会社を設立したばかりの経営者にとって、日々の業務と並行して進める税務手続きは煩雑に感じられるかもしれませんが、青色申告は経営を支える強力な武器となりえます。

本記事では、会社設立後に法人が青色申告を行う3つのメリットと、運用にあたって知っておくべき注意点について解説します。

法人でも青色申告はできる

青色申告といえば個人事業主をイメージされる方も多いですが、法人であっても青色申告を行うことができます。

むしろ、多くの新設法人が設立と同時に青色申告の承認申請を行っています。

法人の青色申告は、日々の取引を複式簿記によって帳簿に記録し、その記録に基づいて正しく申告を行うことを条件に、税制上の様々な優遇措置を受けられる制度です。

設立したばかりの会社にとって、これらの優遇措置はキャッシュフローを助け、経営の安定化に大きな影響を与えます。

青色申告の制度の利用を始めるには、税務署へ青色申告の承認申請書を提出する必要があります。

なお、申請書提出の期限は、法人設立から3ヶ月以内、または最初の事業年度終了の日のいずれか早い日までと定められています。

法人が青色申告をするメリット

青色申告を選択するメリットは、納税額を直接的に、あるいは将来にわたって軽減できる点にあります。

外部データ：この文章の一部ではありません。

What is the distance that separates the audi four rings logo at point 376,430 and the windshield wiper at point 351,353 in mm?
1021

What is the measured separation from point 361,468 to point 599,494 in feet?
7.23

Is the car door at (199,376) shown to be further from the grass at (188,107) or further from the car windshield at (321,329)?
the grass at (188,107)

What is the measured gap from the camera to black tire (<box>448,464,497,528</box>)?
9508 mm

特に創業期は先行投資がかさみやすいため、税制面での優遇を活用することが重要です。

具体的なメリットは以下の3つです。

 

  • 30万円未満の減価償却資産を経費に一括計上できる
  • 赤字を最大10年間繰り越せる
  • 欠損金の繰戻しで法人税を還付してもらえる

 

それぞれ確認していきましょう。

メリット①30万円未満の減価償却資産を経費に一括計上できる

青色申告をしている法人は、少額減価償却資産の特例を利用することができます。

白色申告の場合、10万円以上の備品を購入した際に、一括で全額を経費にすることはできず、数年間に分けて減価償却を行う必要があります。

しかし、青色申告を行い、少額減価償却資産の特例を利用することで、30万円未満の資産について、購入した年度に一括で全額経費に算入できるようになります。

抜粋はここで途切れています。